Breast Cancer Pioneer Delivers Genetics Lecture March 16 at CCNY
Dr. Mary-Claire King, American Cancer Society Professor in the Departments of Genome Sciences and Medicine at the University of Washington, will deliver the annual Louis Levine-Gabriella de Beer Lecture in Genetics at The City College of New York (CCNY), 5 p.m. Tuesday, March 16, in The Great Hall. Her topic will be “Every Unhappy Family is Unhappy in Its Own Way: Genetic Heterogeneity in Human Disease.” The lecture, which is presented by CCNY Interim President Robert E. Paaswell and The City College Fund, is free and open to the public.
Dr. King was the first to prove that breast cancer is inherited in some families as the result of mutations in the gene that she named BRCA1. In addition to inherited breast and ovarian cancer, her research interests include genetics of hearing loss, the genetic bases of schizophrenia, genetics of systemic lupus erythematosus, and human genetic diversity and evolution.
She also pioneered the use of DNA sequencing for human rights investigations, developing the approach of sequencing mitochondrial DNA preserved in human remains, and then applying this method to the identification of kidnapped children in Argentina and subsequently to cases of human rights violations in six continents.
Dr. King received her Ph.D. in genetics from the University of California at Berkeley and her post-doctoral training at the University of California in San Francisco. Her dissertation demonstrated that humans and chimpanzees are 99% genetically identical.
She has served on the Advisory Committee to the Director of the National Institutes of Health (NIH), the National Commission on Breast Cancer of the President’s Cancer Panel, the National Academy of Sciences’ Committee on Science, Engineering, and Public Policy, and multiple councils and study sections of the NIH and the National Academy of Sciences. In addition, she was a consultant to the Commission on the Disappearance of Persons of the Republic of Argentina and carried out DNA identifications for the United Nations War Crimes Tribunals.
Dr. King is a member of the National Academy of Sciences, the American Academy of Arts and Sciences and the Institute of Medicine, as well as a foreign member of the French Academy of Sciences. She has received numerous national and international awards, prizes, and medals as well as 13 honorary doctoral degrees, including from Harvard, Yale, Columbia, and Princeton Universities.
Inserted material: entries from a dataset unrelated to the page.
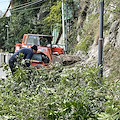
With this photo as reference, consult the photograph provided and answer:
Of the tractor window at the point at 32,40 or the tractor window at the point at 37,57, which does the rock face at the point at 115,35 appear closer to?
the tractor window at the point at 37,57

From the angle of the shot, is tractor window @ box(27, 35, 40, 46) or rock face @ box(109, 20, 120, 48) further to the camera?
tractor window @ box(27, 35, 40, 46)

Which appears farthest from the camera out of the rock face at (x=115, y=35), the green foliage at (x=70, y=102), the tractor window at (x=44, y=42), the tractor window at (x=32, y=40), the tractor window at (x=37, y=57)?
the tractor window at (x=44, y=42)

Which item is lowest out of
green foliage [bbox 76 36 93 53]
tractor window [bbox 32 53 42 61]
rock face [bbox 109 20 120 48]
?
tractor window [bbox 32 53 42 61]

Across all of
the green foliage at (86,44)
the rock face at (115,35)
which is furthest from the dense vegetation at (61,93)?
the green foliage at (86,44)

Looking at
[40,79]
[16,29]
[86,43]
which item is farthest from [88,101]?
[16,29]

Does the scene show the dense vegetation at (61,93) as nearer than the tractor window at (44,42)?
Yes

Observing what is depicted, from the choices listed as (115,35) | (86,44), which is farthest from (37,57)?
(115,35)

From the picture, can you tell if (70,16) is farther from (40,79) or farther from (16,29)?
(40,79)

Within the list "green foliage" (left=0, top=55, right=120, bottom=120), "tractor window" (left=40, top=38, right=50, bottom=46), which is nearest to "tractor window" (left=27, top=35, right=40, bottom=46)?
"tractor window" (left=40, top=38, right=50, bottom=46)

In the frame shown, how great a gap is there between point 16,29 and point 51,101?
33.2 meters

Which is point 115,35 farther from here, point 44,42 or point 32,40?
point 32,40

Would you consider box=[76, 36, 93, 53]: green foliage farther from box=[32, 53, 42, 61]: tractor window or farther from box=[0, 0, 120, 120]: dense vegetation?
box=[0, 0, 120, 120]: dense vegetation

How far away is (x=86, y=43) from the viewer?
12.5m

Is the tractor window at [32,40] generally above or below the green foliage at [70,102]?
above
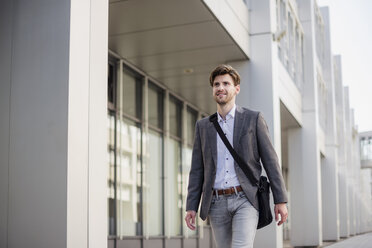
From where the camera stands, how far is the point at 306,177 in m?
20.1

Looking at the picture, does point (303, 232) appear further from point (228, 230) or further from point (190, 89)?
point (228, 230)

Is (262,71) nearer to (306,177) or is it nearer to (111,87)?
(111,87)

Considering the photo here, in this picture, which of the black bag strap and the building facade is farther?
the building facade

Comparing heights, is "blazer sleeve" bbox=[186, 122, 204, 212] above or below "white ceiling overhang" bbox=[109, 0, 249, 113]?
below

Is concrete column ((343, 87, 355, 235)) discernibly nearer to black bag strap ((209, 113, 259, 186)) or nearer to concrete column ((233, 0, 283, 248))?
concrete column ((233, 0, 283, 248))

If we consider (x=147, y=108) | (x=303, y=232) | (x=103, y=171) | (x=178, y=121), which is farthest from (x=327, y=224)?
(x=103, y=171)

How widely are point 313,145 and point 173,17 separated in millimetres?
11788

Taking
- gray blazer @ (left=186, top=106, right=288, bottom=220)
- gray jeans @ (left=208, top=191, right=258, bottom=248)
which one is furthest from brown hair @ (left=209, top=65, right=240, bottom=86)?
gray jeans @ (left=208, top=191, right=258, bottom=248)

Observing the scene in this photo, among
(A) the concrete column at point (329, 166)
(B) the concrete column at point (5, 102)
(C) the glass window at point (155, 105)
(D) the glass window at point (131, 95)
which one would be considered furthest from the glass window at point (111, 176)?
(A) the concrete column at point (329, 166)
To reserve your seat, call The City College Fund at 212-650-7192, or email firstname.lastname@example.org.
About The Louis Levine-Gabriella de Beer Lecture in Genetics
The Louis Levine-Gabriella de Beer Lecture in Genetics was established by Gabriella de Beer in memory of her husband, Professor Louis Levine. A graduate of the College, he earned his Ph.D. in population genetics under the late, great evolutionary geneticist Theodosius Dobzhansky at Columbia University. Professor Levine’s research centered on population studies of Drosophila and behavior genetics of mice. Human genetics and forensic genetics were among other areas to which he was devoted. Professor Levine taught in the Department of Biology and in the Sophie Davis School of Biomedical Education, participated in bi-national research studies in Mexico, and was Visiting Professor at the Technion (the Israel Institute of Technology). In later years, he served as a consultant and expert witness in criminal cases involving DNA evidence.
The aim of these annual lectures is to perpetuate Professor Levine’s lifelong interest in the ever-expanding field of genetics.